It is said that once upon a time, Siddhartha Gautama, before he was the Buddha, was sitting on the ground and was overwhelmed by a great feeling of sweetness towards all that lived, from the bug he saw on the ground, to the grass, and trees, to all the people, and including himself, without any distinction. He remembered that he had felt this way before, as a young child, and he realized in this feeling part of the solution he had sought to the problem of ending suffering.

One of the great problems with the mandate to love that is one of the keys to most, perhaps all, great faiths, is that it is taken as a moral commandment.

Thou must love, or you’re a bad person.

By the time Siddhartha had this insight, in the stories (who knows what happened in reality), he’d been seeking for a long time. He had studied under many masters, was an expert meditator, and so on.

He was seeking an end to suffering, that is all. His goal wasn’t to be a good person.

But here’s the thing, when you truly love, and I’m not talking about the lust that often passes for love, especially in the early throes of infatuation, but that tender warm sweetness, you can’t feel fear.

Cannot.

Likewise, anger, hate, and so on are disabled while you are in this state.

Being loving protects you from a lot of suffering. It doesn’t stop pain, but it reduces the suffering of pain.

If you love, all and everything, and combine this with deep equanimity, you fall deep into parasympathetic mode. You are relaxed, you do not tense against pain and loss, and so the effect of them is reduced.

The effect of love becomes confused when the insights of mystics become the dogmas of religion.

Love is, as best I can tell (and many great mystics disagree with me), not the highest form of consciousness. But it is an easy path towards the highest, as it allows easy concentration and complete relaxation, with all the attendant benefits.

There are other ways to do this, but oddly, if you relax enough, love tends to arise. It is a strange sort of dispassionate love; felt for everyone and often everything, with little compulsion to action.

And it is an unconditional love. When mystics look at what secular people call love, they find it a sickness. We love people because they make us feel good, and when they stop making us feel good we usually stop loving them. This isn’t love, to a mystic, it is a transaction.

The practice of loving kindness is simple enough. Find someone or something you can love unreservedly (the Christian God is usually bad for this, since most people are terrified of him and hate him, though they will not admit it. After all, if you displease him, he will have you tortured for eternity.)
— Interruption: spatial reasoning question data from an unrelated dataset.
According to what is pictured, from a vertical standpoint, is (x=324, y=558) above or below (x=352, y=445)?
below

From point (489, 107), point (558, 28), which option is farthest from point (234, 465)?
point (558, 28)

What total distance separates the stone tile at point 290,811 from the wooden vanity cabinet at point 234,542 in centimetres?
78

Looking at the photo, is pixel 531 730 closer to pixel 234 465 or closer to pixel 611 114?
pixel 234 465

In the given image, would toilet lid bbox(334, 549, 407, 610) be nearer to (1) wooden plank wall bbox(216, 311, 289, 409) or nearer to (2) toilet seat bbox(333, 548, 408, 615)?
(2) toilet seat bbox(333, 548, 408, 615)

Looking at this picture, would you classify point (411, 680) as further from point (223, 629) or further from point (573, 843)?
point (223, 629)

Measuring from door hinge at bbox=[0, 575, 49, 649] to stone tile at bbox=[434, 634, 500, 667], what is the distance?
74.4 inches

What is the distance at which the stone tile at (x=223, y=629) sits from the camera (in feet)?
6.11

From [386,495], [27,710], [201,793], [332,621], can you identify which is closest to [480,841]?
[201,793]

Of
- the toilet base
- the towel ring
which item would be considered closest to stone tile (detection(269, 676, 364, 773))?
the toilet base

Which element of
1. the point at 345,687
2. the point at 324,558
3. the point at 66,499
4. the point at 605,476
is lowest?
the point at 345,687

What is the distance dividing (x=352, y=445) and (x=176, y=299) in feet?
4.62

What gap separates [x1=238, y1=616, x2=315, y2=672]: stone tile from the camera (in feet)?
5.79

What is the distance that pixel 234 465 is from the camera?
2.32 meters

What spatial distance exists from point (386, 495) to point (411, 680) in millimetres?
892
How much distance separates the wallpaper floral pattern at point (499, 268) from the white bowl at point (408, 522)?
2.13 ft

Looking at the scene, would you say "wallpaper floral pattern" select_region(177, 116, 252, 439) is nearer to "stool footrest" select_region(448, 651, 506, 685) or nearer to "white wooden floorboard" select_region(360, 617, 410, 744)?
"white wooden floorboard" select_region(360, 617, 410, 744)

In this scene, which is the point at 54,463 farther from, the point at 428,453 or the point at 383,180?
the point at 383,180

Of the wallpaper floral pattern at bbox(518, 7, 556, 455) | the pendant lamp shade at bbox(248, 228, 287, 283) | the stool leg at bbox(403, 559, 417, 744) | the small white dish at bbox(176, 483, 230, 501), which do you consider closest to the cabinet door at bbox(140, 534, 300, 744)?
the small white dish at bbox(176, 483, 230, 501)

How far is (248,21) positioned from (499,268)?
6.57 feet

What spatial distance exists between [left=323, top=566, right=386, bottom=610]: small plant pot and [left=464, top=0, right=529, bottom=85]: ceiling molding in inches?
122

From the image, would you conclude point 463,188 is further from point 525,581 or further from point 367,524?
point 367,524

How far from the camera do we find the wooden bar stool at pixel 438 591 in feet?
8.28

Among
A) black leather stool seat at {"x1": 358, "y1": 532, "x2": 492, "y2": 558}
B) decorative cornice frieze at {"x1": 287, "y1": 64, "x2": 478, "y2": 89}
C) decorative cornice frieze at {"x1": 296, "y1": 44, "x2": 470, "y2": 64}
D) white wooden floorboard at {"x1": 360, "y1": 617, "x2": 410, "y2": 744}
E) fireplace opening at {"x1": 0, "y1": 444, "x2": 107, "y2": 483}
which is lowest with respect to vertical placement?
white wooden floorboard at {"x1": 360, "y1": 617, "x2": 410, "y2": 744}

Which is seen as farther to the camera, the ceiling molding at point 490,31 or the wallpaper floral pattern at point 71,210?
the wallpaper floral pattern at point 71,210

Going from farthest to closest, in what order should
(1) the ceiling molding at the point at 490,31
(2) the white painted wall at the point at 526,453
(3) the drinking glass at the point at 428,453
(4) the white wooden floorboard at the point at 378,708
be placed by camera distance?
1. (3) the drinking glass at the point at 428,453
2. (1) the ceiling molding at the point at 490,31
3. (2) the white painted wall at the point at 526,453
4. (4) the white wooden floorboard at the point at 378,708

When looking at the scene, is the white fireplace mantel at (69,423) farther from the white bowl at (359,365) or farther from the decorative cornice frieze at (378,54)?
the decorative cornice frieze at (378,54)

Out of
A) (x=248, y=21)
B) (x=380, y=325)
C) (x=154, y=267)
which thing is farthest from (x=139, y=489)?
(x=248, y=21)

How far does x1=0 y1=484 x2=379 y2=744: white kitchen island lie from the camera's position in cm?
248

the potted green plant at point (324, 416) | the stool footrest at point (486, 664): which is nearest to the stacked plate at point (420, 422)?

Feel love to that person (a puppy or a young child, or a God who isn’t a torturer are good candidates). Imagining open you arms wide for a big hug (or even starting by actually opening them) can be a good start.

Then once you can feel this love on demand, move it to people you love, but about whom you have mixed feelings, and slowly work your way to loving people you hate or fear or despise.

The trap to be careful of here is not falling into misery. If you spend too much time on how these people are suffering, instead of feeling love, you can wind up sad, and that’s not the point.

Deep lovingness allows the body and mind to rest and relax. It allows muscles held in contraction, often for decades, to let go. It allows concentration, because fear and worry and other compulsive thoughts are reduced.

It is NOT the entire path (though there are many who think it is), because it can get you very very far, to the point where you’re both genuinely a sage and a really wonderful person (and other people can feel it when they’re around someone who has developed like this).

But it feels really great and gets you a long way, and of the techniques with which the Buddha is associated, it ranks next to concentration on the breath as one of the two main spears of practice. (There are other pieces to the practice, like insight meditation; more on that in a later piece.)

And remember, the most important person to love, and often the hardest, is yourself. Don’t start there, as a rule (few people have uncomplicated feelings towards themselves), but somewhere along the path, spend a lot of time loving yourself.

There’s a ton of cultural baggage and conditioning in the West that says one shouldn’t do that–that it’s selfish, that we’re bad people who don’t deserve love, and so on.

Forget it. Even if you’re a terrible person who has done terrible things, to walk this path and reduce suffering, you’ve got to love yourself. It’s not about “deserving”; full loving kindness includes loving terrible people, it’s a technique to accomplish something.

Nor need you fear that you’ll be unable to take care of yourself if you’re loving. You don’t have to become a pushover just because you love people. Kill them with love if necessary. You’ll just be far less likely to hurt others as a default action.

When loving kindness becomes crippling is when it is taken as a moral prescription, rather than as a skillful means. You aren’t loving because others deserve it (they neither do nor don’t), you are loving because it is a far better way to live than being angry, hateful, and scared.

More on anger and hate later.

And, uh, before you love your neighbour as yourself, learn to love yourself. The way some people treat themselves, I’d rather they hated me.